──────── MATERIAL PROVIDED

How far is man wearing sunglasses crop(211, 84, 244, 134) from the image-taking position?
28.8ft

────────────────
──────── MATERIAL PROVIDED

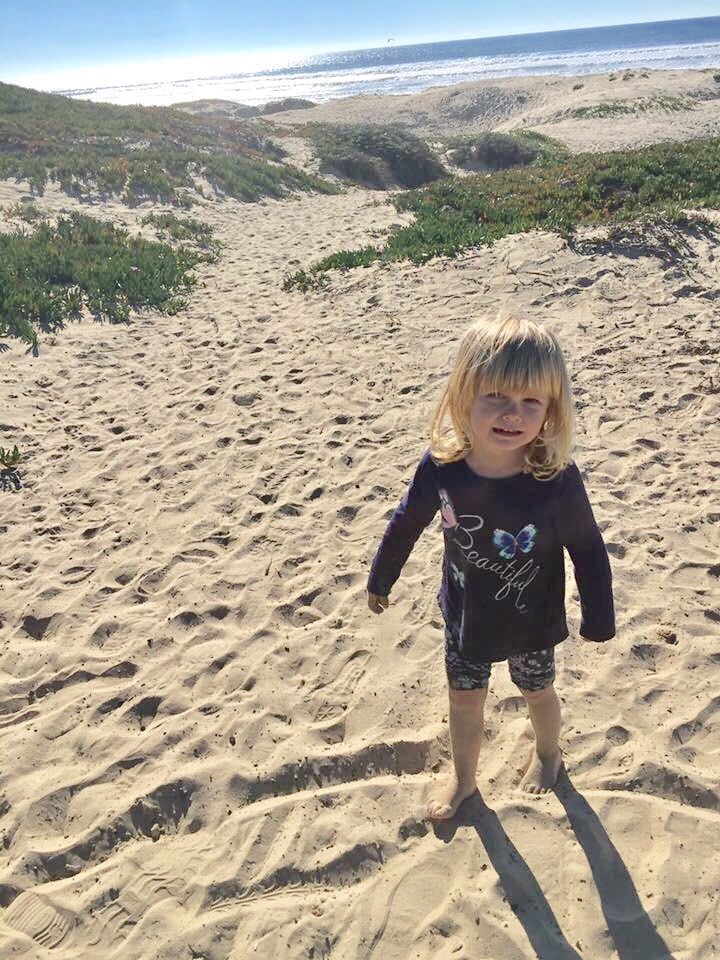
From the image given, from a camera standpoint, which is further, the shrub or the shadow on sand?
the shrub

────────────────
──────── MATERIAL PROVIDED

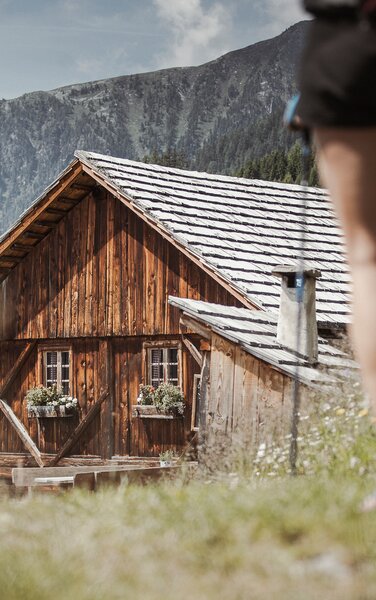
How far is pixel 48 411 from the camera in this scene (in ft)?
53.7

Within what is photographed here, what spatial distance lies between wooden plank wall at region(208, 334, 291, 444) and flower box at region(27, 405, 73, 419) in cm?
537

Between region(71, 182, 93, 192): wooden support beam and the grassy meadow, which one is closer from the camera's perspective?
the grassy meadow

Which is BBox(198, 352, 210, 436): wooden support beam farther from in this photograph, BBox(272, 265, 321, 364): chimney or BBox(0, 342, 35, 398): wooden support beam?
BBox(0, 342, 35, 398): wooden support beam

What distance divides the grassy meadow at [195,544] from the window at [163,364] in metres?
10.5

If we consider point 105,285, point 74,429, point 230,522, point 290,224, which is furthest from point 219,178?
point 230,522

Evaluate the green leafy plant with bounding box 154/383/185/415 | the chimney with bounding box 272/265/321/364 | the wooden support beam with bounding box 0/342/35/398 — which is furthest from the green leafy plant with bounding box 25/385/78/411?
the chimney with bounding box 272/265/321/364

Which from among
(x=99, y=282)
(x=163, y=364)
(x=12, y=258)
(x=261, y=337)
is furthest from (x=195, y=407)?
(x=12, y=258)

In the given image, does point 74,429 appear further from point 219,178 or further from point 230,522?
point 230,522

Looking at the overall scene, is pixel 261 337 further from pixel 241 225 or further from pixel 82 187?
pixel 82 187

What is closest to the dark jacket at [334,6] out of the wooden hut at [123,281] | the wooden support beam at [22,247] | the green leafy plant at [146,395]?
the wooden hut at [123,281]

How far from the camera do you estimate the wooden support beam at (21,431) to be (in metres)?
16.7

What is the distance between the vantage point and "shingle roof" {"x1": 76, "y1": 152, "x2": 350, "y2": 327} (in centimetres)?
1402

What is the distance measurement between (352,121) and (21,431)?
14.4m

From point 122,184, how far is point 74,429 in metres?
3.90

────────────────

- [PROBLEM]: Show every line in the entries above that contains the string "further".

- [PROBLEM SOLUTION]:
From the image given, from a camera standpoint, which is further, the shrub or the shadow on sand?
In the given image, does point 74,429 appear further from point 219,178 or further from point 230,522?
Looking at the overall scene, is pixel 261 337 further from pixel 241 225 or further from pixel 82 187?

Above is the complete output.